Dr. Jitendra Singh Launches AI Chatbot 'Samadhan Didi' on CPGRAMS
Synopsis
Key Takeaways
Union Minister of State (Independent Charge) for Science and Technology Dr. Jitendra Singh announced on Saturday, 30 May 2026 the launch of 'Samadhan Didi', an AI-driven voice chatbot integrated into India's centralised grievance portal CPGRAMS, enabling citizens to file complaints orally in their native language from anywhere in the country.
Context
CPGRAMS — the Centralised Public Grievance Redress and Monitoring System — is the Government of India's primary online platform for citizens to register and track complaints against central and state departments. Dr. Jitendra Singh described the system as 'hailed as a global model' and said the new chatbot marks 'a new phase' for the platform. He characterised the development as 'AI driven democratisation of grievance redressal', crediting the reform push to Prime Minister Narendra Modi.
The minister specifically highlighted the benefit for three groups: the elderly, Divyang (differently abled) citizens, and the semi-literate — populations historically underserved by text-based digital interfaces. Under the new system, a citizen speaks their grievance in their native language; the AI then handles follow-up autonomously.
Policy Backdrop
CPGRAMS was first revamped and linked to the Prime Minister's Office monitoring framework in 2014–15 to reduce pendency in grievance resolution. It became a flagship component of the Digital India programme launched in 2015, which included explicit goals around vernacular service delivery and electronic grievance redressal.
India's National Strategy for AI, released in 2018 under the banner #AIforAll, identified citizen services and accessibility as priority sectors for government AI adoption. The introduction of Samadhan Didi represents the convergence of that AI strategy with the long-running CPGRAMS infrastructure, now extended to voice and regional languages. The nodal body overseeing the platform is the Department of Administrative Reforms and Public Grievances (DARPG).
Parallel AI chatbot experiments are under way across other ministries for service delivery and information dissemination, suggesting a broader administrative shift toward conversational interfaces in public services.
Stakeholders and Impact
The most direct beneficiaries are citizens who face barriers with written or English-language portals — particularly senior citizens, Divyang individuals, and those with limited formal education. Voice-based, vernacular-language access removes the need for literacy in any specific script or familiarity with web navigation, lowering the threshold for participation in formal grievance mechanisms.
For DARPG and line ministries, the chatbot's AI follow-up function could reduce manual workload in initial complaint intake and status communication.
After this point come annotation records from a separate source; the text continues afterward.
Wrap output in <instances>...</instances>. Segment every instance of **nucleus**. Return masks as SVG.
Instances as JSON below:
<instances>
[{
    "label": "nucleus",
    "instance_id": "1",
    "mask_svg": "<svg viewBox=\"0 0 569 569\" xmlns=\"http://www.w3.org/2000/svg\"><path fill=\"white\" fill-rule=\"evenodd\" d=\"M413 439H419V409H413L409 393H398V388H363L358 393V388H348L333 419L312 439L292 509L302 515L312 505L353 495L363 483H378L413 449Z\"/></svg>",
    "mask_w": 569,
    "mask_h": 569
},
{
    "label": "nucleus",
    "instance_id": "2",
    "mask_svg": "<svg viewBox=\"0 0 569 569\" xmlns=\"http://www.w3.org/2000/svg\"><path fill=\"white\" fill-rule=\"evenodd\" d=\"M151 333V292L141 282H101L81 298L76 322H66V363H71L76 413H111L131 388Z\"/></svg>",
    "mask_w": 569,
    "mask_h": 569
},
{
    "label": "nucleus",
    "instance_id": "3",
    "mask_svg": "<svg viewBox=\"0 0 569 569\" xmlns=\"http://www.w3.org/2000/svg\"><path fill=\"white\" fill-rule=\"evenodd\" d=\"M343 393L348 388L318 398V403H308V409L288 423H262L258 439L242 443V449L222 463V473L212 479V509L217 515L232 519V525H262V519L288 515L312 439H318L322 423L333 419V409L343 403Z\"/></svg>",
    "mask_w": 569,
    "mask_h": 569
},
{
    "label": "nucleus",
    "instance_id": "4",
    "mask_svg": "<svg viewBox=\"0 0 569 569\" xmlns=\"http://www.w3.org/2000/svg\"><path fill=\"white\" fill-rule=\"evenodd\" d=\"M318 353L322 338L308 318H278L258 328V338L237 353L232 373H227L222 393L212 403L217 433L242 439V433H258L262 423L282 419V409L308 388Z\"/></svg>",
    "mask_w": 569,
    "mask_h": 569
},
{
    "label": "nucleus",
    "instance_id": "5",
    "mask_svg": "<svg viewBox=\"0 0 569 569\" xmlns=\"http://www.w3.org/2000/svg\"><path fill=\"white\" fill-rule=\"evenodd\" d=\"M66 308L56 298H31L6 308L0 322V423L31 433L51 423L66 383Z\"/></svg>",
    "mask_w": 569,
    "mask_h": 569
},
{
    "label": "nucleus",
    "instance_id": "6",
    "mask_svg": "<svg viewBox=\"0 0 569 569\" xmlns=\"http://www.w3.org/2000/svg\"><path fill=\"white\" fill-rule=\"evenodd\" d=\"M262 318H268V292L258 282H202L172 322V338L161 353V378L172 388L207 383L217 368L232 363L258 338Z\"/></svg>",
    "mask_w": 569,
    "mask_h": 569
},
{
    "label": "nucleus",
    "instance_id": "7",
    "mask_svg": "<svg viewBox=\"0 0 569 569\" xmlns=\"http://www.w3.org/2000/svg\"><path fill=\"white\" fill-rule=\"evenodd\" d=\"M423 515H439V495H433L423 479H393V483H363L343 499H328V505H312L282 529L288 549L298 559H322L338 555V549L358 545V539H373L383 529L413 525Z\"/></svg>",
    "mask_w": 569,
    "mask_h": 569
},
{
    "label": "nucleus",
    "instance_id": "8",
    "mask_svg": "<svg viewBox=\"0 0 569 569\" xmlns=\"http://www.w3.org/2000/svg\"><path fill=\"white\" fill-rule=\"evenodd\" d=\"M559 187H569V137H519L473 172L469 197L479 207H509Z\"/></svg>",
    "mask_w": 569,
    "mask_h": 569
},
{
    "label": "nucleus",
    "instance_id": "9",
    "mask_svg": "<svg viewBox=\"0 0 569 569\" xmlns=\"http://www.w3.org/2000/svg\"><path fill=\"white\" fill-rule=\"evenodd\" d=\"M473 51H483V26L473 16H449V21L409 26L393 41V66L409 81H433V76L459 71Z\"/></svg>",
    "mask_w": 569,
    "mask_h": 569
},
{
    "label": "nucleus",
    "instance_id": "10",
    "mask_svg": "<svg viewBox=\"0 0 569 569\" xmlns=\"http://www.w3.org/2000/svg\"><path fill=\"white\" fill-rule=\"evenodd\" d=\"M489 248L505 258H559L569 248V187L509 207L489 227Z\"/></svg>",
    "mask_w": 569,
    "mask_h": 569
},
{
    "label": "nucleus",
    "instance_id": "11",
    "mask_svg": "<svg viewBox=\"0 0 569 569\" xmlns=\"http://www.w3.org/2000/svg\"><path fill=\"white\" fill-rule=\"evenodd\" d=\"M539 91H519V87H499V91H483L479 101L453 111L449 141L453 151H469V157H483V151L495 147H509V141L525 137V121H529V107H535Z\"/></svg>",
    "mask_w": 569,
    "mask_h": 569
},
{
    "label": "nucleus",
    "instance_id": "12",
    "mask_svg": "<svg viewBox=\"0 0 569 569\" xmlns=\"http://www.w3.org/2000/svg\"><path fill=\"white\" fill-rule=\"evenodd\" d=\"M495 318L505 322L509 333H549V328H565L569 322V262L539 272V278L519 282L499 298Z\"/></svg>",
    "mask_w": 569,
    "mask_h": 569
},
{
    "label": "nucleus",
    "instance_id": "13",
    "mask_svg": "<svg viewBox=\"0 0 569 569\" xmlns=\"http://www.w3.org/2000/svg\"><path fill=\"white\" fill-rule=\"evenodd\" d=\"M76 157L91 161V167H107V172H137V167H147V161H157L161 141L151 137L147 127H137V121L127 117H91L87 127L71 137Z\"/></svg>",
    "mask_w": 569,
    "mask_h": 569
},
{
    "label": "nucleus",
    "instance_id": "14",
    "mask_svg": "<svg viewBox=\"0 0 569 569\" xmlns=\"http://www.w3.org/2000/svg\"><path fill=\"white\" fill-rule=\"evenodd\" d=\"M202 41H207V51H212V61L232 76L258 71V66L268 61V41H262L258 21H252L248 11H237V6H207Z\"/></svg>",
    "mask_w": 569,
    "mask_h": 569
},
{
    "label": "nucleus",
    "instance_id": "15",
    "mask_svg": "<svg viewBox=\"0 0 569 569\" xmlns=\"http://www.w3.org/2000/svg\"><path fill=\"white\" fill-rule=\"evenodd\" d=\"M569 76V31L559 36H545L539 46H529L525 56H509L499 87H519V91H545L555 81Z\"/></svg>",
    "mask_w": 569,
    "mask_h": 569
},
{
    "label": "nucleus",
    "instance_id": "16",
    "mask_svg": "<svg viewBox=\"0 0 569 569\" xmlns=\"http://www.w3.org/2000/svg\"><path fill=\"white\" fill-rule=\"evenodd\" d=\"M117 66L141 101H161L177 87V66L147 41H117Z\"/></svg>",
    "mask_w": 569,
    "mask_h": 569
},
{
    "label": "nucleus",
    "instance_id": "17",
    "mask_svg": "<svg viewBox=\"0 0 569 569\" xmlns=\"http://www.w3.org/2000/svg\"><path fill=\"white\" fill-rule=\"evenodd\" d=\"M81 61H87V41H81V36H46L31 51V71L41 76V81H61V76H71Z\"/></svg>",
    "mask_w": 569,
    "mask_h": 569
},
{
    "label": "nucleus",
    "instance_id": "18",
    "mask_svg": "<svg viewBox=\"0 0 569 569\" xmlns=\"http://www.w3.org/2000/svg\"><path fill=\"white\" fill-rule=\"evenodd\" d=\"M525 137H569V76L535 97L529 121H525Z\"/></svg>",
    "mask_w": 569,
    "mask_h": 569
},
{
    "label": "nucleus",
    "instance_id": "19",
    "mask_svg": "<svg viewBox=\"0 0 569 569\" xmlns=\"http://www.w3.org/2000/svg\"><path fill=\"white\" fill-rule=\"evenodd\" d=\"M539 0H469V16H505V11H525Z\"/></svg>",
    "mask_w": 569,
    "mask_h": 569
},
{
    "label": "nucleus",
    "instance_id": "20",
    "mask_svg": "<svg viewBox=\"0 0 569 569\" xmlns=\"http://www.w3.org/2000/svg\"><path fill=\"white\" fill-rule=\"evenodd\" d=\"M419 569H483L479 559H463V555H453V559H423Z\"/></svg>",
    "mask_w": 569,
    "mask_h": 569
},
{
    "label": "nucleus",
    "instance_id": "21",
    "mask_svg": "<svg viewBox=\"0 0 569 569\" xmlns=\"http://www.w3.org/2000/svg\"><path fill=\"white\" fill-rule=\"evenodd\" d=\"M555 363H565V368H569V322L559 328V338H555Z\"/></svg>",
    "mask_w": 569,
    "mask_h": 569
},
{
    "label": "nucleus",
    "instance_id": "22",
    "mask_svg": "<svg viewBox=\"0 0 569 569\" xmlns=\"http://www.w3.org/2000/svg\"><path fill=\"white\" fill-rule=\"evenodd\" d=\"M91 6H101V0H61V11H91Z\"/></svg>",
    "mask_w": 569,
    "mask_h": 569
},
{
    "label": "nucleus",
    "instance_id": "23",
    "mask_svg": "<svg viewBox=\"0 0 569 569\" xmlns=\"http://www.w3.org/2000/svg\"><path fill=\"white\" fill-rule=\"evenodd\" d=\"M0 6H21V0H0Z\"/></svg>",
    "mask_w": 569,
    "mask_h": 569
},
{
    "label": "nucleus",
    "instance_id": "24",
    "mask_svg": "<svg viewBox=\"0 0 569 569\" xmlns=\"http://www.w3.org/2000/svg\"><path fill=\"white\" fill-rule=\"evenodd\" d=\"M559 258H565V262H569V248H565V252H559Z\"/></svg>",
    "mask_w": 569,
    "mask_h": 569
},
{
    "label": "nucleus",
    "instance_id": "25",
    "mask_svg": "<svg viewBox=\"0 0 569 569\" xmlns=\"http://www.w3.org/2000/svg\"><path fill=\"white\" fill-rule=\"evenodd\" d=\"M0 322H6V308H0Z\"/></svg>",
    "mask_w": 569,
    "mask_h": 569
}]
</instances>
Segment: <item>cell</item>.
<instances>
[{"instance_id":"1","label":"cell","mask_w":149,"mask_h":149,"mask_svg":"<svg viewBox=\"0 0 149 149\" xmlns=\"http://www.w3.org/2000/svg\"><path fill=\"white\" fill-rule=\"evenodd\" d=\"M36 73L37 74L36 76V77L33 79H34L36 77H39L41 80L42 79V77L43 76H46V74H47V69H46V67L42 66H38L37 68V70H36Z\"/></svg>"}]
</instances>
Civil society groups focused on digital inclusion and last-mile governance delivery are likely to watch the rollout closely, particularly regarding which languages are supported at launch and how resolution timelines compare to the existing text-based pipeline.
What's Next
Key metrics to watch include the number of regional and tribal languages covered by Samadhan Didi at rollout, grievance resolution rates compared to pre-chatbot baselines, and any parliamentary scrutiny or audit observations on data handling within the AI system. DARPG is expected to publish periodic dashboards on CPGRAMS performance, which would reflect the chatbot's uptake over coming quarters.
If voice-based AI intake demonstrably reduces grievance pendency and widens citizen participation, the model could be replicated across state-level grievance portals — potentially reshaping how India's 1.4 billion citizens interact with government redressal systems at every tier.